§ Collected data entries
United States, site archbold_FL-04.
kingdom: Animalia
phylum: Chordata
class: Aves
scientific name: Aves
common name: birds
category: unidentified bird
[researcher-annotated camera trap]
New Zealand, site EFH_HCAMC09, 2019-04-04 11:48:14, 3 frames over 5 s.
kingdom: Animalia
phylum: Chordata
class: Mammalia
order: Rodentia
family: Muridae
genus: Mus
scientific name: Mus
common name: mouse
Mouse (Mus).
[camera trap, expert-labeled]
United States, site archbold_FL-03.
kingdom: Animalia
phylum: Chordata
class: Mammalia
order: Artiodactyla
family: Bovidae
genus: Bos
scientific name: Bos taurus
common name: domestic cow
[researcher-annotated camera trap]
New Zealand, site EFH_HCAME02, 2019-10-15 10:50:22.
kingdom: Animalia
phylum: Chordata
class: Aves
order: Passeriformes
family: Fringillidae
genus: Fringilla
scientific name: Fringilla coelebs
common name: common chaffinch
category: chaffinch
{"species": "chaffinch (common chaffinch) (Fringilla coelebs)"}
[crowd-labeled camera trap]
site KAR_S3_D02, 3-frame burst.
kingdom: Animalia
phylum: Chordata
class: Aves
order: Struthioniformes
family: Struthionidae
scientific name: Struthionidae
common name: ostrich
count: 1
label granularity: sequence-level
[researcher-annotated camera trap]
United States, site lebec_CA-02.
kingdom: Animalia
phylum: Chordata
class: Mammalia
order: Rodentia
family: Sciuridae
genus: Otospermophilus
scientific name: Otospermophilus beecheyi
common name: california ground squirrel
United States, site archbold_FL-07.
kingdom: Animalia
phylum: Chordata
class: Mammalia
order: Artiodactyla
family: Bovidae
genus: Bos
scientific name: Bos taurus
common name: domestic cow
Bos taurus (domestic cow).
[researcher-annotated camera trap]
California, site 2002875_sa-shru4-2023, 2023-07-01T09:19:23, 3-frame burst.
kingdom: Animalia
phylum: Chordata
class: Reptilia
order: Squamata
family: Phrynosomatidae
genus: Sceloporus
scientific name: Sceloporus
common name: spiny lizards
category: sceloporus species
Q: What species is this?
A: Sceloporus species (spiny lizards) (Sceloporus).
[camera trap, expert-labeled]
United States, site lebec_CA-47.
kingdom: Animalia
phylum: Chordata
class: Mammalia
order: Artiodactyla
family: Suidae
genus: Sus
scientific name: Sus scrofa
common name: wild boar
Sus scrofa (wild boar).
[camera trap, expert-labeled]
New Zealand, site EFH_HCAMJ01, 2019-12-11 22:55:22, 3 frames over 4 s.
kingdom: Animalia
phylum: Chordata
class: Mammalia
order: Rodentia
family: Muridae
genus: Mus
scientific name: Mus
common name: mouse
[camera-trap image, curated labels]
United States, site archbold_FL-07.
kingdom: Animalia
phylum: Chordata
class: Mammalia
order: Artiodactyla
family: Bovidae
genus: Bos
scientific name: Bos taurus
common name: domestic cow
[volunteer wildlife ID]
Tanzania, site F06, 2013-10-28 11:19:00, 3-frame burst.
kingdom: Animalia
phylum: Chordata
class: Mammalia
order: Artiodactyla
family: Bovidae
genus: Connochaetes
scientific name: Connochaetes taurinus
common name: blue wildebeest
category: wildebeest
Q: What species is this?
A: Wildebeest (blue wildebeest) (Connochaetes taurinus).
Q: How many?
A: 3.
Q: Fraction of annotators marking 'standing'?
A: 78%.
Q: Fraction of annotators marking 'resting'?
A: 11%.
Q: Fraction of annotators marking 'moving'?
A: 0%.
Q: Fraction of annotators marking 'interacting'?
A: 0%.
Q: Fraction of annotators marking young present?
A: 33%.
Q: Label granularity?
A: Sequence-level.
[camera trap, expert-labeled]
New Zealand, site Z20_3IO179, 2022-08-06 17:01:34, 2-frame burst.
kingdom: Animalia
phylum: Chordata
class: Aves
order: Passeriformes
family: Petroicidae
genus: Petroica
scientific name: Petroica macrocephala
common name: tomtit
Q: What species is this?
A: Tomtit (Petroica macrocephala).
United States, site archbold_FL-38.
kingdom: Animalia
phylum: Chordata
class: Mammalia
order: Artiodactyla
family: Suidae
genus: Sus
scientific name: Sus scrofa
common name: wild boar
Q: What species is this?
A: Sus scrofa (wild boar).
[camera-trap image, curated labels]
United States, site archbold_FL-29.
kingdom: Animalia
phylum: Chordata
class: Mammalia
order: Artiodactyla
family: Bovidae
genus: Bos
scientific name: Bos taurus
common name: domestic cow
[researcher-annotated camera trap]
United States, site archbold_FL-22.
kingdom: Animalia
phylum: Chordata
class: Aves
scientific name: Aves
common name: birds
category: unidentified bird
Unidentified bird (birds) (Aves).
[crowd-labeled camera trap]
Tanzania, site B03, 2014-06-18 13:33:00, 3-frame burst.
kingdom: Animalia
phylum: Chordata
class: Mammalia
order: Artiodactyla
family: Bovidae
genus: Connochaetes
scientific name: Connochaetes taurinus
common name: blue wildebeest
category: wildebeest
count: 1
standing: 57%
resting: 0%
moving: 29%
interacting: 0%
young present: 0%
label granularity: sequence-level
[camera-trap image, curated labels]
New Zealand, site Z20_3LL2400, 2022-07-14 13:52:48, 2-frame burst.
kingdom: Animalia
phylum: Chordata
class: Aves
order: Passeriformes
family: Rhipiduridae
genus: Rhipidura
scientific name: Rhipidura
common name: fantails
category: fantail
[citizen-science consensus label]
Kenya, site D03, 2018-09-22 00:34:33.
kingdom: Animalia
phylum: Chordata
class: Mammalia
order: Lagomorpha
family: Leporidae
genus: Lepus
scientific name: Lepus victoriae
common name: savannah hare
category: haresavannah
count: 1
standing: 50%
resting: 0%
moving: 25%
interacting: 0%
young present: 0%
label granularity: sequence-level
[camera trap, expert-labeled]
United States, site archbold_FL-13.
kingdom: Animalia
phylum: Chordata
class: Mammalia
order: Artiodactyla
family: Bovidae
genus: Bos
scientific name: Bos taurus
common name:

§ Problem to work on
Each line must be given again exactly as written above.

§ Task solution
United States, site archbold_FL-04.
kingdom: Animalia
phylum: Chordata
class: Aves
scientific name: Aves
common name: birds
category: unidentified bird
[researcher-annotated camera trap]
New Zealand, site EFH_HCAMC09, 2019-04-04 11:48:14, 3 frames over 5 s.
kingdom: Animalia
phylum: Chordata
class: Mammalia
order: Rodentia
family: Muridae
genus: Mus
scientific name: Mus
common name: mouse
Mouse (Mus).
[camera trap, expert-labeled]
United States, site archbold_FL-03.
kingdom: Animalia
phylum: Chordata
class: Mammalia
order: Artiodactyla
family: Bovidae
genus: Bos
scientific name: Bos taurus
common name: domestic cow
[researcher-annotated camera trap]
New Zealand, site EFH_HCAME02, 2019-10-15 10:50:22.
kingdom: Animalia
phylum: Chordata
class: Aves
order: Passeriformes
family: Fringillidae
genus: Fringilla
scientific name: Fringilla coelebs
common name: common chaffinch
category: chaffinch
{"species": "chaffinch (common chaffinch) (Fringilla coelebs)"}
[crowd-labeled camera trap]
site KAR_S3_D02, 3-frame burst.
kingdom: Animalia
phylum: Chordata
class: Aves
order: Struthioniformes
family: Struthionidae
scientific name: Struthionidae
common name: ostrich
count: 1
label granularity: sequence-level
[researcher-annotated camera trap]
United States, site lebec_CA-02.
kingdom: Animalia
phylum: Chordata
class: Mammalia
order: Rodentia
family: Sciuridae
genus: Otospermophilus
scientific name: Otospermophilus beecheyi
common name: california ground squirrel
United States, site archbold_FL-07.
kingdom: Animalia
phylum: Chordata
class: Mammalia
order: Artiodactyla
family: Bovidae
genus: Bos
scientific name: Bos taurus
common name: domestic cow
Bos taurus (domestic cow).
[researcher-annotated camera trap]
California, site 2002875_sa-shru4-2023, 2023-07-01T09:19:23, 3-frame burst.
kingdom: Animalia
phylum: Chordata
class: Reptilia
order: Squamata
family: Phrynosomatidae
genus: Sceloporus
scientific name: Sceloporus
common name: spiny lizards
category: sceloporus species
Q: What species is this?
A: Sceloporus species (spiny lizards) (Sceloporus).
[camera trap, expert-labeled]
United States, site lebec_CA-47.
kingdom: Animalia
phylum: Chordata
class: Mammalia
order: Artiodactyla
family: Suidae
genus: Sus
scientific name: Sus scrofa
common name: wild boar
Sus scrofa (wild boar).
[camera trap, expert-labeled]
New Zealand, site EFH_HCAMJ01, 2019-12-11 22:55:22, 3 frames over 4 s.
kingdom: Animalia
phylum: Chordata
class: Mammalia
order: Rodentia
family: Muridae
genus: Mus
scientific name: Mus
common name: mouse
[camera-trap image, curated labels]
United States, site archbold_FL-07.
kingdom: Animalia
phylum: Chordata
class: Mammalia
order: Artiodactyla
family: Bovidae
genus: Bos
scientific name: Bos taurus
common name: domestic cow
[volunteer wildlife ID]
Tanzania, site F06, 2013-10-28 11:19:00, 3-frame burst.
kingdom: Animalia
phylum: Chordata
class: Mammalia
order: Artiodactyla
family: Bovidae
genus: Connochaetes
scientific name: Connochaetes taurinus
common name: blue wildebeest
category: wildebeest
Q: What species is this?
A: Wildebeest (blue wildebeest) (Connochaetes taurinus).
Q: How many?
A: 3.
Q: Fraction of annotators marking 'standing'?
A: 78%.
Q: Fraction of annotators marking 'resting'?
A: 11%.
Q: Fraction of annotators marking 'moving'?
A: 0%.
Q: Fraction of annotators marking 'interacting'?
A: 0%.
Q: Fraction of annotators marking young present?
A: 33%.
Q: Label granularity?
A: Sequence-level.
[camera trap, expert-labeled]
New Zealand, site Z20_3IO179, 2022-08-06 17:01:34, 2-frame burst.
kingdom: Animalia
phylum: Chordata
class: Aves
order: Passeriformes
family: Petroicidae
genus: Petroica
scientific name: Petroica macrocephala
common name: tomtit
Q: What species is this?
A: Tomtit (Petroica macrocephala).
United States, site archbold_FL-38.
kingdom: Animalia
phylum: Chordata
class: Mammalia
order: Artiodactyla
family: Suidae
genus: Sus
scientific name: Sus scrofa
common name: wild boar
Q: What species is this?
A: Sus scrofa (wild boar).
[camera-trap image, curated labels]
United States, site archbold_FL-29.
kingdom: Animalia
phylum: Chordata
class: Mammalia
order: Artiodactyla
family: Bovidae
genus: Bos
scientific name: Bos taurus
common name: domestic cow
[researcher-annotated camera trap]
United States, site archbold_FL-22.
kingdom: Animalia
phylum: Chordata
class: Aves
scientific name: Aves
common name: birds
category: unidentified bird
Unidentified bird (birds) (Aves).
[crowd-labeled camera trap]
Tanzania, site B03, 2014-06-18 13:33:00, 3-frame burst.
kingdom: Animalia
phylum: Chordata
class: Mammalia
order: Artiodactyla
family: Bovidae
genus: Connochaetes
scientific name: Connochaetes taurinus
common name: blue wildebeest
category: wildebeest
count: 1
standing: 57%
resting: 0%
moving: 29%
interacting: 0%
young present: 0%
label granularity: sequence-level
[camera-trap image, curated labels]
New Zealand, site Z20_3LL2400, 2022-07-14 13:52:48, 2-frame burst.
kingdom: Animalia
phylum: Chordata
class: Aves
order: Passeriformes
family: Rhipiduridae
genus: Rhipidura
scientific name: Rhipidura
common name: fantails
category: fantail
[citizen-science consensus label]
Kenya, site D03, 2018-09-22 00:34:33.
kingdom: Animalia
phylum: Chordata
class: Mammalia
order: Lagomorpha
family: Leporidae
genus: Lepus
scientific name: Lepus victoriae
common name: savannah hare
category: haresavannah
count: 1
standing: 50%
resting: 0%
moving: 25%
interacting: 0%
young present: 0%
label granularity: sequence-level
[camera trap, expert-labeled]
United States, site archbold_FL-13.
kingdom: Animalia
phylum: Chordata
class: Mammalia
order: Artiodactyla
family: Bovidae
genus: Bos
scientific name: Bos taurus
common name:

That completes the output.